Fusion of Visual and Thermal Signatures with Eyeglass Removal
for Robust Face Recognition
Jingu Heo, Seong G. Kong, Besma R. Abidi, and Mongi A. Abidi
Imaging, Robotics, and Intelligent Systems Laboratory
Department of Electrical and Computer Engineering
The University of Tennessee
Knoxville, TN 37996-2100, U.S.A.
Abstract – This paper describes a fusion of visual and
thermal infrared (IR) images for robust face
recognition. Two types of fusion methods are
discussed: data fusion and decision fusion. Data fusion
produces an illumination-invariant face image by
adaptively integrating registered visual and thermal
face images. Decision fusion combines matching scores
of individual face recognition modules. In the data
fusion process, eyeglasses, which block thermal energy,
are detected from thermal images and replaced with an
eye template. Three fusion-based face recognition
techniques are implemented and tested: Data fusion of
visual and thermal images (Df), Decision fusion with
highest matching score (Fh), and Decision fusion with
average matching score (Fa). A commercial face
recognition software FaceIt® is used as an individual
recognition module. Comparison results show that
fusion-based face recognition techniques outperformed
individual visual and thermal face recognizers under
illumination variations and facial expressions.

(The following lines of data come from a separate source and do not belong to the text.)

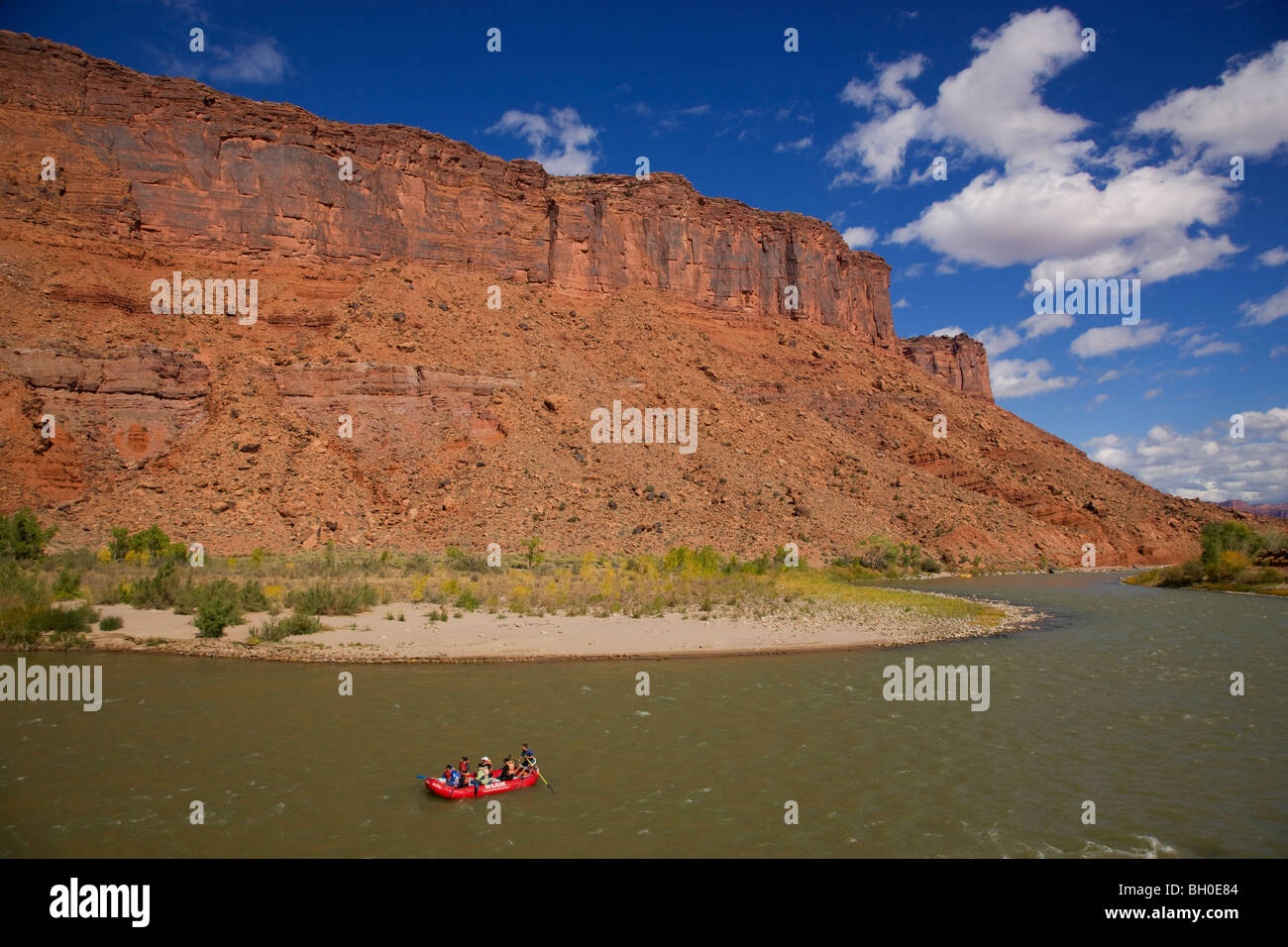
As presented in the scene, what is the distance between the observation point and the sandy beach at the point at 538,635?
1758 cm

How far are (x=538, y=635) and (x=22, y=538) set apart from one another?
22.7 metres

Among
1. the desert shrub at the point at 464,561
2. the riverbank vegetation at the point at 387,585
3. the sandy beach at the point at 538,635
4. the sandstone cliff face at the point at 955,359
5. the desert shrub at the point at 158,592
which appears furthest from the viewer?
the sandstone cliff face at the point at 955,359

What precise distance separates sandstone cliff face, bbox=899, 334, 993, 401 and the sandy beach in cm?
9524

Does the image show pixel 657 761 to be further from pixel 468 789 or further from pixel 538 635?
pixel 538 635

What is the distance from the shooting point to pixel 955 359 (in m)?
112

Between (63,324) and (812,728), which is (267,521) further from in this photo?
(812,728)

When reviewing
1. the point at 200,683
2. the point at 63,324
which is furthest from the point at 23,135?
the point at 200,683

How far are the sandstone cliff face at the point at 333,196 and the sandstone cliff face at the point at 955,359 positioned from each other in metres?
48.3
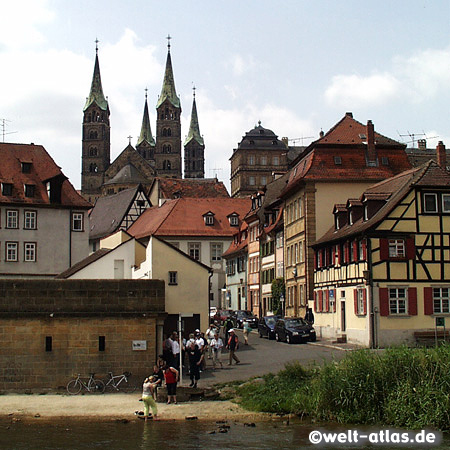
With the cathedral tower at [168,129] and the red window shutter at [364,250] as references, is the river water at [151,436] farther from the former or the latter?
the cathedral tower at [168,129]

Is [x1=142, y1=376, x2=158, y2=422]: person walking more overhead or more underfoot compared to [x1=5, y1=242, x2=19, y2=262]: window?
more underfoot

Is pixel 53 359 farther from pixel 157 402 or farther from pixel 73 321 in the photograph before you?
pixel 157 402

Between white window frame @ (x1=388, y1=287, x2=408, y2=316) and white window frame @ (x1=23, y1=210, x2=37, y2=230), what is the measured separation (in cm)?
2963

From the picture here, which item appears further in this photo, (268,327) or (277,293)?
(277,293)

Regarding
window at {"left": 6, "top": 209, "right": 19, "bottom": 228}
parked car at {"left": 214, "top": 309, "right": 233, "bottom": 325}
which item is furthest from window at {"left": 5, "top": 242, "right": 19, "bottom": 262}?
parked car at {"left": 214, "top": 309, "right": 233, "bottom": 325}

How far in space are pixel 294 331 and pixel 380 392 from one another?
1838 centimetres

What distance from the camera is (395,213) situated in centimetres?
4072

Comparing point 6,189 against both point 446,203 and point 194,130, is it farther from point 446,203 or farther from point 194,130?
point 194,130

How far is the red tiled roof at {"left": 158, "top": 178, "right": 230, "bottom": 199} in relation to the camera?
105 metres

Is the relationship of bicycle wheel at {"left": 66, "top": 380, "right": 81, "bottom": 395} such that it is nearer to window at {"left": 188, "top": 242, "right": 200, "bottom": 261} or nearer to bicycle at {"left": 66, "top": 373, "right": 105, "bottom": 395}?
bicycle at {"left": 66, "top": 373, "right": 105, "bottom": 395}

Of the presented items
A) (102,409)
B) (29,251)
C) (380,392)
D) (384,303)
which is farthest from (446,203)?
(29,251)

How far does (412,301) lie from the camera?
40406 mm

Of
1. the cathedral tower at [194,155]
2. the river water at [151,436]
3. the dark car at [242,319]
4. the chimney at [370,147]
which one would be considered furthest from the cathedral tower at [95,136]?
the river water at [151,436]

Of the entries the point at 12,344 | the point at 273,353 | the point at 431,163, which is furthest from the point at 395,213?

Despite a significant level of maturity and a few
practical successes, face recognition is still a highly
challenging task in pattern recognition and computer
vision . Face recognition based only on the visual
spectrum has shown difficulties in performing consistently
under uncontrolled operating conditions. Face recognition
accuracy degrades quickly when the lighting is dim or
when it does not uniformly illuminate the face . Light
reflected from human faces also varies depending on the
skin color of people from different ethnic groups.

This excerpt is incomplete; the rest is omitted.